◆ WHAT THIS EXERCISE ASKS ◆
(1) According to the passage on CT-guided spinal biopsy, why is the open surgical method less favorable?
(2) List every condition that the passage on CT-guided spinal biopsy says the procedure is also used to evaluate and manage.

DOCUMENT TEXT below:

Objectives: Discuss the advancement of the CT-guided biopsy of spinal lesions and evaluate the literature and implications for advance practice providers.
Robert and Ball were the first to describe percutaneous biopsy of the spine in 1935. Since that time, the CT-guided biopsy has advanced into an extremely effective procedure. The open surgical method is less favorable due to operative complications, risk of leakage, and contamination to nearby organs and tissues. Spinal lesion is often close to vital organs or can be deeply positioned; therefore, the risk of a biopsy is concerning. Nonetheless, with advances in imaging, especially the CT scan, biopsies once considered in difficulty locations are guided by needle placement using the CT.
The CT-guided biopsy of the spine or vertebra has been found to be a safe, accurate, and efficient procedure for obtaining spinal and paraspinal tissue samples. Another advantage of the CT-guided biopsy is that it is a minimally invasive outpatient procedure with a high-yield tissue diagnosis and it is the best option to an open biopsy. It is also used for the evaluation and management of spinal infections, primary and metastatic lesions of the spine.

End of DOCUMENT TEXT.
EXCERPTED RECORDS below:

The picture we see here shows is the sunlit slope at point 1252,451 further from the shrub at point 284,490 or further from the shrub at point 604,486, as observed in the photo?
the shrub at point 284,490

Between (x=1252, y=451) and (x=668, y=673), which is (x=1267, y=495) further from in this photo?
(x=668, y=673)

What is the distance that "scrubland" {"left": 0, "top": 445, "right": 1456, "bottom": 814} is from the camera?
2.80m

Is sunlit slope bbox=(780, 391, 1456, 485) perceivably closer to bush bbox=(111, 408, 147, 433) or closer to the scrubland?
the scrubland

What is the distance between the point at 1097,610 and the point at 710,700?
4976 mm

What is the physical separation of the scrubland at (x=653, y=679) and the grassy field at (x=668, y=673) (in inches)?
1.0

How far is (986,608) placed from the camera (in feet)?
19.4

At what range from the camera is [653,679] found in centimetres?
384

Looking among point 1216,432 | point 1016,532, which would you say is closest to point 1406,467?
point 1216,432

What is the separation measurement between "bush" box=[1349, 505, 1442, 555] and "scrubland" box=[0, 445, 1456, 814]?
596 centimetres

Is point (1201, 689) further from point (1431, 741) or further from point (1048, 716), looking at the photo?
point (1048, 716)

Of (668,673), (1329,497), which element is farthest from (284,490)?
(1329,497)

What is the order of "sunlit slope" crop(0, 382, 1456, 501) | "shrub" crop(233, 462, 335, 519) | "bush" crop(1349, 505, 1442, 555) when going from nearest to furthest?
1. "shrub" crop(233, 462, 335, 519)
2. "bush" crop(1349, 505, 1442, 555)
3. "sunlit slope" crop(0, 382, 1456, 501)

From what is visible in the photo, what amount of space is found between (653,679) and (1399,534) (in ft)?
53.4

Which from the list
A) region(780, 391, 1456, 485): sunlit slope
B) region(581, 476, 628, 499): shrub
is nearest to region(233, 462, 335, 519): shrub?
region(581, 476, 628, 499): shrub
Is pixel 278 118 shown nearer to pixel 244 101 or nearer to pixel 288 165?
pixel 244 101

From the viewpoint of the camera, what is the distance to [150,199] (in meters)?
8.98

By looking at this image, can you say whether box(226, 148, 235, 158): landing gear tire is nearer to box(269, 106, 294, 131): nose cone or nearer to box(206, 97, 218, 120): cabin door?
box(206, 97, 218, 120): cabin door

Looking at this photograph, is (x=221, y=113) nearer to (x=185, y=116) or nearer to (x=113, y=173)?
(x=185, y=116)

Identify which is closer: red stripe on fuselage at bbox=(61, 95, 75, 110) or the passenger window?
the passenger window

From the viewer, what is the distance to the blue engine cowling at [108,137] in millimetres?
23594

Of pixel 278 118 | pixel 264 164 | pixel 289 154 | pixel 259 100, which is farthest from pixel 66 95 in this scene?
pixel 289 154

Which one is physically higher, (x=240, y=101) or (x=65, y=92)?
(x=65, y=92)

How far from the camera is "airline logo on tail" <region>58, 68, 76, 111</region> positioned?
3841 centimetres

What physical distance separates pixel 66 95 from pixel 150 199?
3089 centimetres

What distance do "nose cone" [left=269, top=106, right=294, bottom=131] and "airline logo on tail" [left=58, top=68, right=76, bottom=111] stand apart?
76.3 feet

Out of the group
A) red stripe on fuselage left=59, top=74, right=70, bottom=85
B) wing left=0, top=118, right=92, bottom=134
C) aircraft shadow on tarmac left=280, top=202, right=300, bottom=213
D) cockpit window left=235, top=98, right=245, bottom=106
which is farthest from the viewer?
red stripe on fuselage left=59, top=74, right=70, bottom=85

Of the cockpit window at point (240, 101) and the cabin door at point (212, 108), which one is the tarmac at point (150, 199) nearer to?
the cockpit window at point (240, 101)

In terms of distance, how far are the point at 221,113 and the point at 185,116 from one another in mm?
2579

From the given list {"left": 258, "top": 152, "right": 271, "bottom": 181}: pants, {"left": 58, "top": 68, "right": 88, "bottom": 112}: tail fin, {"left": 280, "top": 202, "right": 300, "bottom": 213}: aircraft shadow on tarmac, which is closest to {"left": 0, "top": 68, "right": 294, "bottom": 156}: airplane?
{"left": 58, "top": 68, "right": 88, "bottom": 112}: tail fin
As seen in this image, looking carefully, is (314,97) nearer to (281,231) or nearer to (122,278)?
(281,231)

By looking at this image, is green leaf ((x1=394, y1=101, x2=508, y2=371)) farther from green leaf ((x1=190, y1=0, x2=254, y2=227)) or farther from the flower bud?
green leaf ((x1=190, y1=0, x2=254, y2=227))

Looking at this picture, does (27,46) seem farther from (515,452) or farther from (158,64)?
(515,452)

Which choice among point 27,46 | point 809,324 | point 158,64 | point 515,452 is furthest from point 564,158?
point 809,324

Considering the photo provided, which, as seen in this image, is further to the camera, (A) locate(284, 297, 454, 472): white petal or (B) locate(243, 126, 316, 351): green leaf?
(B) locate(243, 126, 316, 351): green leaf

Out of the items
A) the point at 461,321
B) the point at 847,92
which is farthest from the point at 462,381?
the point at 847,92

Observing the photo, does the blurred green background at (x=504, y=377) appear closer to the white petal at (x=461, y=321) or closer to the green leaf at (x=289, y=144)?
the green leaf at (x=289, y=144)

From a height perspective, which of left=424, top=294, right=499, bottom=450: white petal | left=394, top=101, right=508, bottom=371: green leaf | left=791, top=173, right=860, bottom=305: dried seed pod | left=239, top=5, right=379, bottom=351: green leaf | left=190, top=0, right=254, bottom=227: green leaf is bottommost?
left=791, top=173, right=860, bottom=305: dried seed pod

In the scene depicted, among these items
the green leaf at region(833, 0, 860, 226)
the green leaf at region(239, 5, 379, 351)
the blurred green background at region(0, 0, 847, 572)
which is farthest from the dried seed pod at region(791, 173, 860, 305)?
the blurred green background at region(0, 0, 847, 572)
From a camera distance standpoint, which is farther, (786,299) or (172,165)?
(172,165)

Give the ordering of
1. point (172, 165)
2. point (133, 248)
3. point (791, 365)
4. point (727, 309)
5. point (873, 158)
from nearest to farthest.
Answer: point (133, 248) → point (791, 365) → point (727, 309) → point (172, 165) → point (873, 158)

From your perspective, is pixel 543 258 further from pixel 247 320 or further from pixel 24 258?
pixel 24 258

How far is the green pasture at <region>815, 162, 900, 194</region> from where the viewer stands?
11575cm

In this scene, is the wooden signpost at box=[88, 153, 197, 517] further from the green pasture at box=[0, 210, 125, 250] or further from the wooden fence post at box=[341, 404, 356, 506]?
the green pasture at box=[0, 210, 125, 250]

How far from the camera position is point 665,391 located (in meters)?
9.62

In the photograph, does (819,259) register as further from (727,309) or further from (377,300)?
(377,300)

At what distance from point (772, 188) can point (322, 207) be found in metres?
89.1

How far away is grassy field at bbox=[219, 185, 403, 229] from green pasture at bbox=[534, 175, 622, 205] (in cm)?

End of EXCERPTED RECORDS.

◆ ANSWERS ◆
(1) The open surgical method carries operative complications, a risk of leakage, and a risk of contamination to nearby organs and tissues.

(2)
- Spinal infections
- Primary lesions of the spine
- Metastatic lesions of the spine